EXERCISE REQUIREMENTS » Keep the pictures out, please, and set down every record exactly.

Start of EXTRACTED MATERIAL

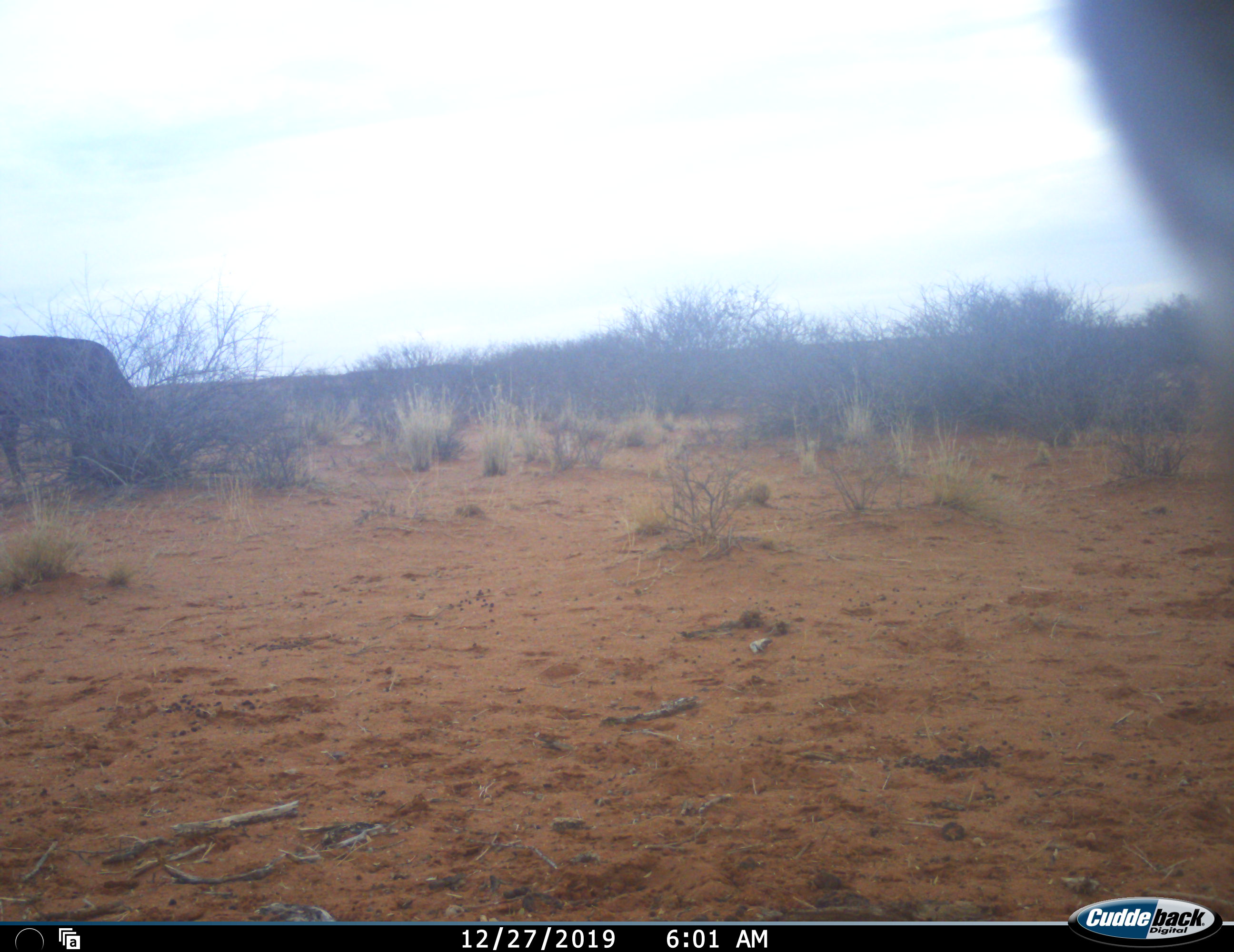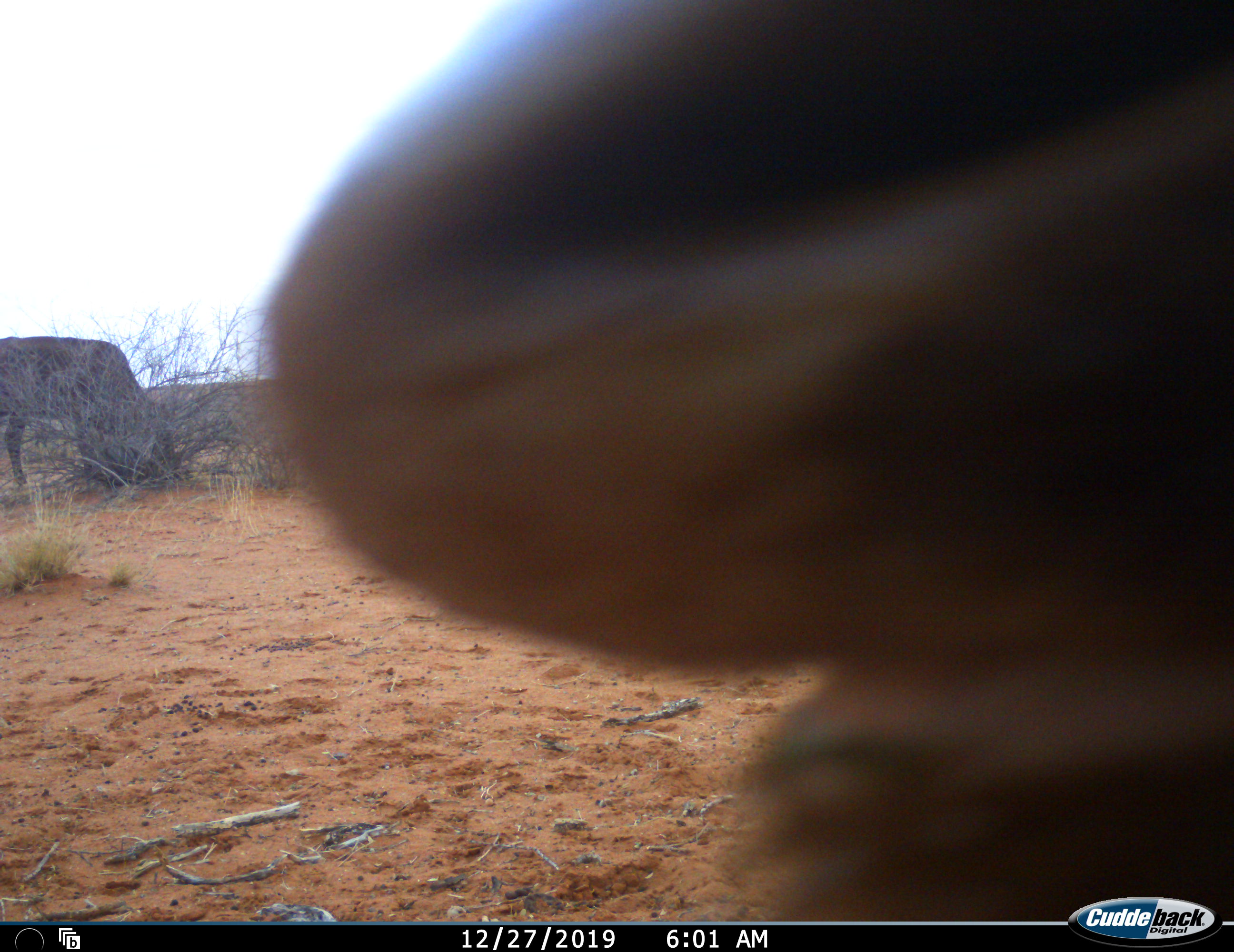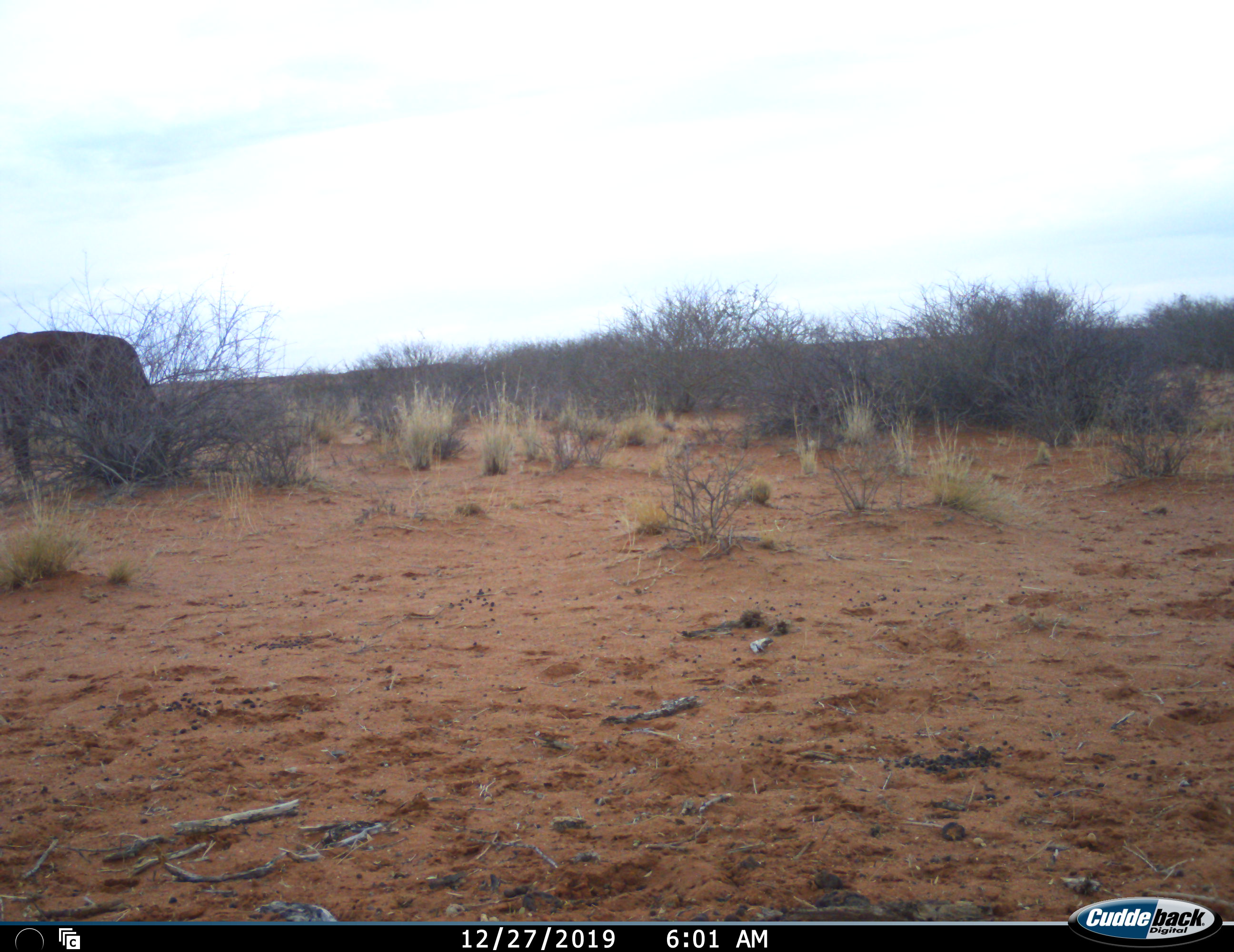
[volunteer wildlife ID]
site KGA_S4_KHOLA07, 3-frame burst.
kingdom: Animalia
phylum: Chordata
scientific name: Vertebrata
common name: domestic animal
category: domesticanimal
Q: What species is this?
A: Domesticanimal (domestic animal) (Vertebrata).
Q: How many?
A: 2.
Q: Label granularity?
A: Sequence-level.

End of EXTRACTED MATERIAL

RESPONSE AREA »
[volunteer wildlife ID]
site KGA_S4_KHOLA07, 3-frame burst.
kingdom: Animalia
phylum: Chordata
scientific name: Vertebrata
common name: domestic animal
category: domesticanimal
Q: What species is this?
A: Domesticanimal (domestic animal) (Vertebrata).
Q: How many?
A: 2.
Q: Label granularity?
A: Sequence-level.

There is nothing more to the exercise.